Cash differentials for 10 ppm sulphur gasoil fell to $1.41 a barrel, down 6 cents day on day. Refining margins fell by more than $4 to $38.31 a barrel.

Jet fuel refining margins fell by a similar magnitude, closing the session at $35.31 a barrel. Regrade narrowed by 80 cents to $3 a barrel. China’s diesel and gasoline exports continued to surge in November, hitting their highest levels since June and May 2021 respectively, as refiners dashed to use up their 2022 export quotas and sell down rising inventory.

Oil rose on Monday after tumbling by more than $2 a barrel in the previous session as optimism over the Chinese economy outweighed concern over a global recession.

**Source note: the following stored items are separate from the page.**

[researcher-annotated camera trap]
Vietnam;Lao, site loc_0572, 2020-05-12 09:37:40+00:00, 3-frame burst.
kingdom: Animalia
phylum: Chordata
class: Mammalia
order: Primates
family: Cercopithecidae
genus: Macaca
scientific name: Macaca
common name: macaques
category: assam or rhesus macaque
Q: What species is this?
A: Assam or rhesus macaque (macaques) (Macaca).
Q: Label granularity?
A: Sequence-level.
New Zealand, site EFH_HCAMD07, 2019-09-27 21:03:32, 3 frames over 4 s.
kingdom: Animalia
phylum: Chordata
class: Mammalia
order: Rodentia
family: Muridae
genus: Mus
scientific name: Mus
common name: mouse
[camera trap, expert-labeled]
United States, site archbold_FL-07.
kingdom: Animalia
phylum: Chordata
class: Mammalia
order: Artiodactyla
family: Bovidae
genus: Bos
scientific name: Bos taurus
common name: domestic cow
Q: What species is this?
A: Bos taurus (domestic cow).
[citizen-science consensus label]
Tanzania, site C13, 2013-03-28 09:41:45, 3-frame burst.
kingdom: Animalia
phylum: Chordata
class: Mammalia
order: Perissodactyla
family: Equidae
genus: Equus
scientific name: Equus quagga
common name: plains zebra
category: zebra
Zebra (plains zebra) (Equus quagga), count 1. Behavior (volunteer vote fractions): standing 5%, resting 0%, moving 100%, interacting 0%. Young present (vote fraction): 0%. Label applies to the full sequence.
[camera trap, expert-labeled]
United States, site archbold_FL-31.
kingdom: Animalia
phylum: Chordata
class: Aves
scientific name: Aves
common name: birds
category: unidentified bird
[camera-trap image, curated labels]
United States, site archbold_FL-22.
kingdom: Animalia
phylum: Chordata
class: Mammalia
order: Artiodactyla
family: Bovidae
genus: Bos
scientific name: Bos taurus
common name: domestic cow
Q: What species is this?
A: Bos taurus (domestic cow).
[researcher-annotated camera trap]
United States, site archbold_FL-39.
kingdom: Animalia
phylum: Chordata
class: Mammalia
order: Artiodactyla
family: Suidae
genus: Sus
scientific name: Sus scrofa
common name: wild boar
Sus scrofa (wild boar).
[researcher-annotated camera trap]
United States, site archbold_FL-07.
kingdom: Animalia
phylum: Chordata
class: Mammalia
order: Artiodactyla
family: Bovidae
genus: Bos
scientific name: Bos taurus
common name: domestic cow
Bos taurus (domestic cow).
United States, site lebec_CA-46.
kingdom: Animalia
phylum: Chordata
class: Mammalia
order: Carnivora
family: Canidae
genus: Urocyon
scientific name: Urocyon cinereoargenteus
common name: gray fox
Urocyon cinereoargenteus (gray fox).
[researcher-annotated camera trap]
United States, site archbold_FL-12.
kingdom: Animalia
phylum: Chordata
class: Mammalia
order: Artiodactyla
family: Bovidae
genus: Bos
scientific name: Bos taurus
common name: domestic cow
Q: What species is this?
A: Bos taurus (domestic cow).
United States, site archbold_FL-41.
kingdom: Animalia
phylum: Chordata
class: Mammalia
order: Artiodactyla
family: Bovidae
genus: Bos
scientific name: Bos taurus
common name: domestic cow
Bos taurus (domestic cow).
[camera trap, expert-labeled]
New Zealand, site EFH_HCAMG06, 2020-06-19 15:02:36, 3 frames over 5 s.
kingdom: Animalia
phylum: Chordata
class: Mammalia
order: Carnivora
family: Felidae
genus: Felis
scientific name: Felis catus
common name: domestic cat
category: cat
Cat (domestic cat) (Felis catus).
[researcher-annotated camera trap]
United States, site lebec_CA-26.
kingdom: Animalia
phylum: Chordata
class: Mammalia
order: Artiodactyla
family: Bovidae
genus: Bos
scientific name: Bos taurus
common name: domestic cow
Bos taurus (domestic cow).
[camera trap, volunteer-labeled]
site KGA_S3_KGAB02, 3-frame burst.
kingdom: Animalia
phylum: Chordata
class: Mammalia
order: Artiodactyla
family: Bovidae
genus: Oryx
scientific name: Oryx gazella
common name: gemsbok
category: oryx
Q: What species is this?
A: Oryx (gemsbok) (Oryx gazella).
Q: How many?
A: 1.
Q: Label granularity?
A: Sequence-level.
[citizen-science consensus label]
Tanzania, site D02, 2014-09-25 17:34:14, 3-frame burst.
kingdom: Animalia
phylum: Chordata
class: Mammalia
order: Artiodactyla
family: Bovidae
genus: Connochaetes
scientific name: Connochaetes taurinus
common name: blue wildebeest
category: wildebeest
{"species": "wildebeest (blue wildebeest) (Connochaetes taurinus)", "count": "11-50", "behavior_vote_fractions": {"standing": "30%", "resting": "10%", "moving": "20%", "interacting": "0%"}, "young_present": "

South Korea said on Monday it will extend by up to six months tax breaks on some fuel oil products, fuel used for electricity generation and passenger car purchases beyond the end-2022 expiry to help ease the burden of higher living costs. The tax break on diesel, liquefied petroleum gas butane, and gasoline will be effective until the end of April next year, while the margin of the break for gasoline will be reduced to 25% from 37%, the finance ministry said in a statement.

State energy firms Saudi Aramco and Sinopec plan to build a new refinery-petrochemical complex in southeast China which will commence operations by the end of 2025. The companies have signed a heads of agreement to build the complex at Gulei, Fujian province, which will include a 320,000 barrels per day (bpd) refinery and a 1.5 million tonnes per year cracker, Aramco said in a statement on Sunday.